> HOW TO COMPLETE THIS TASK
Please give back word for word the lines below, from the first one through the one with "category: zebra".

> RECORDS FOR THIS TASK
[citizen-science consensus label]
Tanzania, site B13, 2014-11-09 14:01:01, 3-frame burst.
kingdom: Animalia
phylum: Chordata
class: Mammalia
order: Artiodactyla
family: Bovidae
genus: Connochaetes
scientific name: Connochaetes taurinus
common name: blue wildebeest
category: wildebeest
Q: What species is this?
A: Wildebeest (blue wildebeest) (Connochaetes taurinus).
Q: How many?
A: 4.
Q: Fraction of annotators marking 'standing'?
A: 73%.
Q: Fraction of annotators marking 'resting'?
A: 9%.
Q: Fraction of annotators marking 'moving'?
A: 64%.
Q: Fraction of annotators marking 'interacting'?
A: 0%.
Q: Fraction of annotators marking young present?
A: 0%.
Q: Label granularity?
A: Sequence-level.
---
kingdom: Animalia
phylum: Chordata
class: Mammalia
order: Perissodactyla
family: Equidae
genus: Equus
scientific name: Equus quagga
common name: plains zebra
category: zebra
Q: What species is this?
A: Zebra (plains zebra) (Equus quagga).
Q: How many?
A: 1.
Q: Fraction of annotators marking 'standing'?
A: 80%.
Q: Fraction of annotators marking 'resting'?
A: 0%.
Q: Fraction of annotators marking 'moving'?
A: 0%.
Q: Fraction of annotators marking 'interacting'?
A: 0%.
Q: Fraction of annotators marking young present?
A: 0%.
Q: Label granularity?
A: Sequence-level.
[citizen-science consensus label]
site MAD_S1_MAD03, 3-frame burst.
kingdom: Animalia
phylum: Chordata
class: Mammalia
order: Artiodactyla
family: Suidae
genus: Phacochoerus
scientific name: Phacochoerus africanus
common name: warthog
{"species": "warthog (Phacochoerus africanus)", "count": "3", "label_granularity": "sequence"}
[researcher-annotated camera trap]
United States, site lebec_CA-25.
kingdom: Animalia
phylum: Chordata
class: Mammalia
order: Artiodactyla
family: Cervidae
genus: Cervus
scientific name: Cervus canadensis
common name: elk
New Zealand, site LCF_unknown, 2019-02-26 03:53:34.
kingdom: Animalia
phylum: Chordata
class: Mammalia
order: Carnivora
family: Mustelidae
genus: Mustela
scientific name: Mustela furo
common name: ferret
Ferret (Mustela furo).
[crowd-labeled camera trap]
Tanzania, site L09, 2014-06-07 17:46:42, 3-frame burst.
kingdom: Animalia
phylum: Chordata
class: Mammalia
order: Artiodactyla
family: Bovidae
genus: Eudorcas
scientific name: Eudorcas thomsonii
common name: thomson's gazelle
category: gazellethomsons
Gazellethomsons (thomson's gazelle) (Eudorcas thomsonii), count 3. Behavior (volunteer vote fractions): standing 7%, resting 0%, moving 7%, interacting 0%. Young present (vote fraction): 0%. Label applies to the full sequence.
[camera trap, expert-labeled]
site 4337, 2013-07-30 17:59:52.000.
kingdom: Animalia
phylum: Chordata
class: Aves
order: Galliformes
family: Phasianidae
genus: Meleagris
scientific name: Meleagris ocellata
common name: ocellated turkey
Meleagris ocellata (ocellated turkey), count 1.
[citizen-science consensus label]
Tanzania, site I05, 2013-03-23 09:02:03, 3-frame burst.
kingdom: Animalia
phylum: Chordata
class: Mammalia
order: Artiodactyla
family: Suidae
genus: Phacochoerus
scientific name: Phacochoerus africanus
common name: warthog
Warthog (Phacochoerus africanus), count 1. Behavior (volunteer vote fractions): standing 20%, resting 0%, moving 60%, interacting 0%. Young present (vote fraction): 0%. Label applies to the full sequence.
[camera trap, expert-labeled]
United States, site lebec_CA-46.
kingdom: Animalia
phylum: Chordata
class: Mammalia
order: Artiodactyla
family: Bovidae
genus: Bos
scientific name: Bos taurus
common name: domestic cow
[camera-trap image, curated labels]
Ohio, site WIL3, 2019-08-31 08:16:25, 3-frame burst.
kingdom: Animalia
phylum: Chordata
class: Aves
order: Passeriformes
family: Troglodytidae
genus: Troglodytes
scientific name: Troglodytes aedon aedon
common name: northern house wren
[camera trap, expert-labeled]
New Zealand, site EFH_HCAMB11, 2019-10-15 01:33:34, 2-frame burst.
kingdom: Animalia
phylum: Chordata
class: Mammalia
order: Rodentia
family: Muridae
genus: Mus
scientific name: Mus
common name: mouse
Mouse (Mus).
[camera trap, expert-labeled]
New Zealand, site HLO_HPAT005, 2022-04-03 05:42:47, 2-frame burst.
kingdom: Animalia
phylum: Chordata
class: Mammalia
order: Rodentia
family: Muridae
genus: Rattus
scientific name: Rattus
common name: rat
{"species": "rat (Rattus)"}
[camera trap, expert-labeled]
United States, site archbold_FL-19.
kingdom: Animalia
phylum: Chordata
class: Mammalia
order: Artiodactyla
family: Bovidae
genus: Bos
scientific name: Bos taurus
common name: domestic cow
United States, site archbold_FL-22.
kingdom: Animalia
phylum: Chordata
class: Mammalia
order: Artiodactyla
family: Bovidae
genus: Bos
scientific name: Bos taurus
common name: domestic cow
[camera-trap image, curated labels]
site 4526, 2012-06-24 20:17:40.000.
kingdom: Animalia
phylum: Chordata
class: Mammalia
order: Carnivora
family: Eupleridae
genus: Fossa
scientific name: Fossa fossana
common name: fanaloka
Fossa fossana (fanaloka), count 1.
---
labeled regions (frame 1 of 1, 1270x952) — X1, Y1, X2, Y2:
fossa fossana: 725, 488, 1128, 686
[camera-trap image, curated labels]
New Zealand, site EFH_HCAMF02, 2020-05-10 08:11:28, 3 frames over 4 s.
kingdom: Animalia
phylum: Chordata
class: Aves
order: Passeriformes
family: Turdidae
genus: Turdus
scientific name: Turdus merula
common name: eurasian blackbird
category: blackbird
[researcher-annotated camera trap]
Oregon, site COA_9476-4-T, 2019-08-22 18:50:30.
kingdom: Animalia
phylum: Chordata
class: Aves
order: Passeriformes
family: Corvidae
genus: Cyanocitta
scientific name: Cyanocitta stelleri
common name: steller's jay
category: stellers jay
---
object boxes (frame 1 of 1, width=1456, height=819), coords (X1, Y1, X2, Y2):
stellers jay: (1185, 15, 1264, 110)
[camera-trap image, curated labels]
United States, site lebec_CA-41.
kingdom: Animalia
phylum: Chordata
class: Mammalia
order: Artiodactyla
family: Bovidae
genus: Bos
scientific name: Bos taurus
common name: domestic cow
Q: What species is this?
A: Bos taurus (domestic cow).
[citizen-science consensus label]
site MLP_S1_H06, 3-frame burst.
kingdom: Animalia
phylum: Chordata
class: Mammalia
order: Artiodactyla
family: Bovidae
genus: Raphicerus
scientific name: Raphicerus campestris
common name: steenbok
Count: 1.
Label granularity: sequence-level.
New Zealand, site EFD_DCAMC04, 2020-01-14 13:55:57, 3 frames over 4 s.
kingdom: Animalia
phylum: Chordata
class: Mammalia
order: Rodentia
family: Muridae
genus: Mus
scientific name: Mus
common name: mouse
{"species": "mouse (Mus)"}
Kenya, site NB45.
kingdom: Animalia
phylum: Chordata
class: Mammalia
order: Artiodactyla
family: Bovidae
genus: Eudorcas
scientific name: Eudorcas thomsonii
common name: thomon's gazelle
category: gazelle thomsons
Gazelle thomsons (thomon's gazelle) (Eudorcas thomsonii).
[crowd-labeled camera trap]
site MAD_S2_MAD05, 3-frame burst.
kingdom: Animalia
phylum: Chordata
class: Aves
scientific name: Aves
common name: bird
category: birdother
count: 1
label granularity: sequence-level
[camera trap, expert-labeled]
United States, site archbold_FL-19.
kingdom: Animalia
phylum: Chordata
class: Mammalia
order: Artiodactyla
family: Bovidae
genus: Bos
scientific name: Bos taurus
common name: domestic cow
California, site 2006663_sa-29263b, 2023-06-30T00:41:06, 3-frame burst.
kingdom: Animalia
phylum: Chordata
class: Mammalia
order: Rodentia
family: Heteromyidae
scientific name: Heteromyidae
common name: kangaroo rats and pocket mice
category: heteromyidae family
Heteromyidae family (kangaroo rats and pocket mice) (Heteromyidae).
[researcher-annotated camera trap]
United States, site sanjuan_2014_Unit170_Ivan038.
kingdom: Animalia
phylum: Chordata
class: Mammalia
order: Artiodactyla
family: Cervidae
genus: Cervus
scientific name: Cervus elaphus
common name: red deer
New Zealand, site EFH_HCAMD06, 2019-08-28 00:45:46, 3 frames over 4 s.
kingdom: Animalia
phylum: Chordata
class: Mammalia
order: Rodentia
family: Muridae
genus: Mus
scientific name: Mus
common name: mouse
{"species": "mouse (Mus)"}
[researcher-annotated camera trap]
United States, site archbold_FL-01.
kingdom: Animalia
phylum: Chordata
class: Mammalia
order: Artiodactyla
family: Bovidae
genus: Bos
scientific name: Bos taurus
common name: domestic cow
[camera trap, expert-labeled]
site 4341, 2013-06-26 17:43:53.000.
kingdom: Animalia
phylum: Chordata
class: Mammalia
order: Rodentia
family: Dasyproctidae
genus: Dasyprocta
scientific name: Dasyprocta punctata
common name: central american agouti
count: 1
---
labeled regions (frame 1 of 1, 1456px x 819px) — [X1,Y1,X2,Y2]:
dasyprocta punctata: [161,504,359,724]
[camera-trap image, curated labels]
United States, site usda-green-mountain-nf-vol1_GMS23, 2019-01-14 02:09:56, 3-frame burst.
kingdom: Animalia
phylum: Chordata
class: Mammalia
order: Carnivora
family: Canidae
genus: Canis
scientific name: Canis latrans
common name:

> RESULT BELOW
[citizen-science consensus label]
Tanzania, site B13, 2014-11-09 14:01:01, 3-frame burst.
kingdom: Animalia
phylum: Chordata
class: Mammalia
order: Artiodactyla
family: Bovidae
genus: Connochaetes
scientific name: Connochaetes taurinus
common name: blue wildebeest
category: wildebeest
Q: What species is this?
A: Wildebeest (blue wildebeest) (Connochaetes taurinus).
Q: How many?
A: 4.
Q: Fraction of annotators marking 'standing'?
A: 73%.
Q: Fraction of annotators marking 'resting'?
A: 9%.
Q: Fraction of annotators marking 'moving'?
A: 64%.
Q: Fraction of annotators marking 'interacting'?
A: 0%.
Q: Fraction of annotators marking young present?
A: 0%.
Q: Label granularity?
A: Sequence-level.
---
kingdom: Animalia
phylum: Chordata
class: Mammalia
order: Perissodactyla
family: Equidae
genus: Equus
scientific name: Equus quagga
common name: plains zebra
category: zebra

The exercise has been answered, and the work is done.